The Head of the British Army, General Sir Richard Dannatt, has been complaining recently about the lack of respect shown to British troops when they return from service in Iraq and Afghanistan. In an address, last month, to the International Institute for Strategic Studies in London, he raised the question of that primary relation between the army and the nation, the ‘military covenant.’
It isn’t the first time that Dannatt has approached controversy when speaking out about British troops in Afghanistan and Iraq. He is quite famous for going into bat for his troops, having successfully argued for a pay rise for them and secured better medical facilities for combat troops.
His commitment is clear and unequivocal but this ‘respect’ issue is something else. Dannatt is clear about where the problem lies and it isn’t with the army:
Soldiers want to be understood and they deserve respect. When a young soldier has been fighting in Basra or Helmand, they want to know that the people in their local pub know and understand what they have been doing and why.
It’s been a while since I’ve had a drink in an English pub but I do remember that slapping a squaddie on the shoulder and buying him a pint while I sold stockings to his girlfriend is not something that I’ve done since the Blitz. Or was it the Battle of the Somme? The relief of Mafeking? My memory isn’t what it was and Dannatt’s conception of the British population seems to be similarly suffering.
Thanks to Emo |
Dannatt sees a good model for an appreciative population in the US. He talks of companies offering discounts to serving soldiers, sports facilities giving soldiers free tickets.

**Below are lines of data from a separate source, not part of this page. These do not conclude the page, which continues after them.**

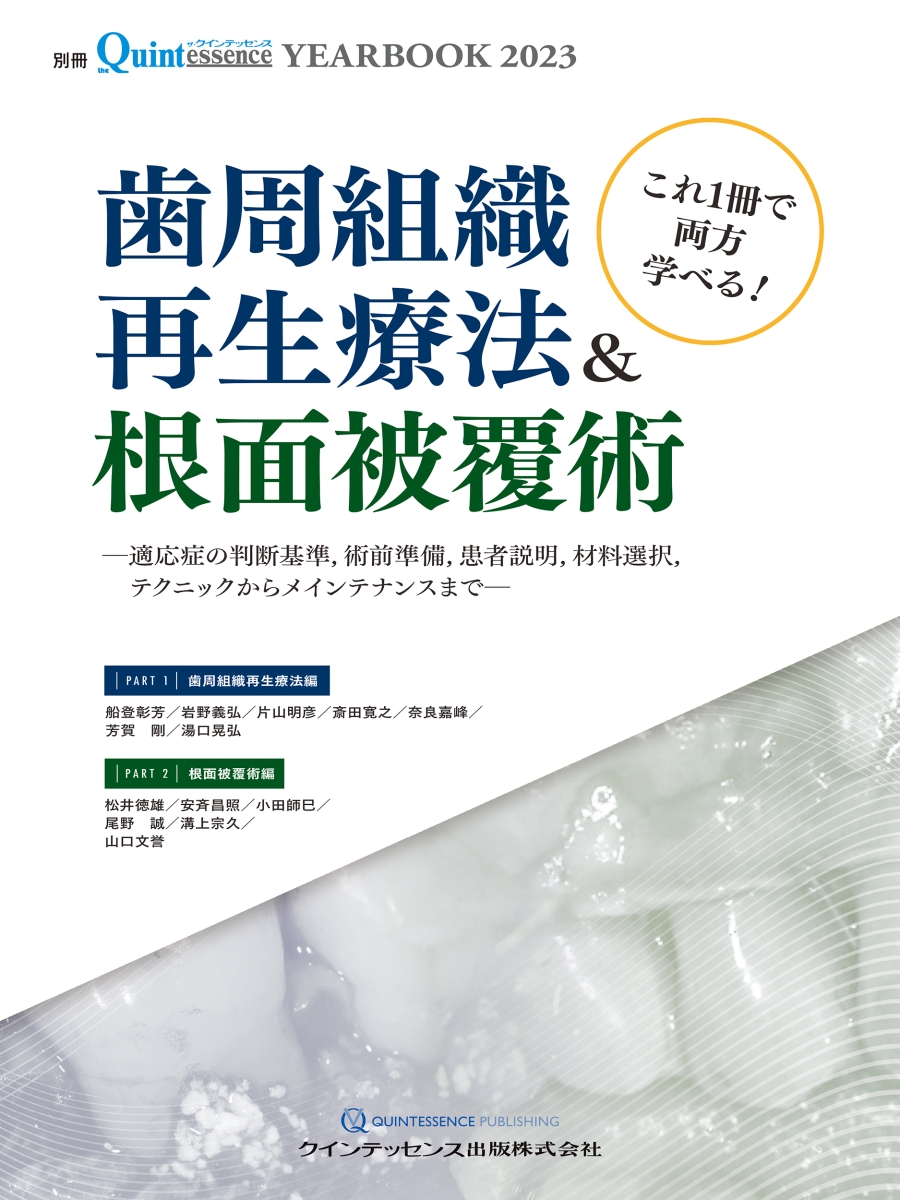 別冊 the Quintessence ザ・クインテッセンス YEARBOOK 2023

これ1冊で両方学べる！

歯周組織再生療法＆根面被覆術

―適応症の判断基準，術前準備，患者説明，材料選択，テクニックからメインテナンスまで―

PART 1 歯周組織再生療法編

船登彰芳／岩野義弘／片山明彦／斎田寛之／奈良嘉峰／芳賀 剛／湯口晃弘

PART 2 根面被覆術編

松井徳雄／安斉昌照／小田師巳／尾野 誠／溝上宗久／山口文誉

QUINTESSENCE PUBLISHING
クインテッセンス出版株式会社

It is certainly true but is it real? This is the modern world, after all, where you could probably get a discount on a heart operation if you bundled it with a Nokia N800. And what does a ticket to a ball game signal? It might just acknowledge the immense debt that US global commercial supremacy owes to the good offices of the US military. British industry has not done as well out of their army.
If we believe our own Phillip Adams’s Late Night Live, broadcast just two days before Dannatt was speaking in London, a range of US and Australia experts were reporting on the difficulties of maintaining American public support for the wars in Iraq and Afghanistan.
I think that it is a good thing to have the troops adequately paid and looked after, notwithstanding the fact that I don’t agree with the combat in which they are engaged. I do think that.
But if you want me to respect them down at the pub, that’s a whole other thing.
Respect, it seems too obvious to point out, is not something that comes without earning it and if it is not forthcoming to the British troops then perhaps something is awry. Likewise, it would seem too obvious to point out that Britain has a diverse population and a significant number of that population have either relatives or religious affiliates who are experiencing the wars from a completely other angle.
It would seem from his formulation of the problem that Dannatt’s construction of the public is somewhat anachronistic. How does he see Britain as being constructed these days? I’m sure he is not locked into a picturesque vision of the blacksmith and Postman Pat sharing a pint with the Ffolkes on the hill. But what does he see?
One indicator might be in the recurrent image of the pub. He has used the image before. Speaking again of the military covenant back in October 2006, he was worried about the soldier (this time a paratrooper) in the pub.
Three things are going together here the soldier, the pub and the military covenant and Dannatt is open about how he sees the military covenant as standing for more than just support. The covenant legitimises the activities of the armed forces, and so he is really making a veiled threat to the British public don’t you go and turn Muslim on us while we’re off fighting the terrorists.
That’s not the way to inspire respect.
If he wants respect from the British public then he could do worse than to try and explain why what he is doing in Iraq and Afghanistan is either in their interests or even in the pursuit or defense of some idea of good. If that is not forthcoming, then that same public might do well to ask who is benefiting from this famous ‘covenant.’ It’s clear that Osama bin Laden is al-Qaeda is recruiting like crazy in Iraq because statements like this from Dannatt allows them to say: Look at this guy, he’s got exactly the type of crusader mentality that we’ve been telling you about.
The sad thing is that Dannatt is almost saying that the war was wrong but it needs to be executed properly from now. But he can’t say that without evoking his strange sense of history that reads the fighting in terms of the Judeo-Christian tradition of the West, but avoids the commercial history of oil production.
It leads to a conversation with a strange bias.
So, when you think about it, when these wars are over, the last person that you would want to have a pint with would be General Sir Richard Dannatt.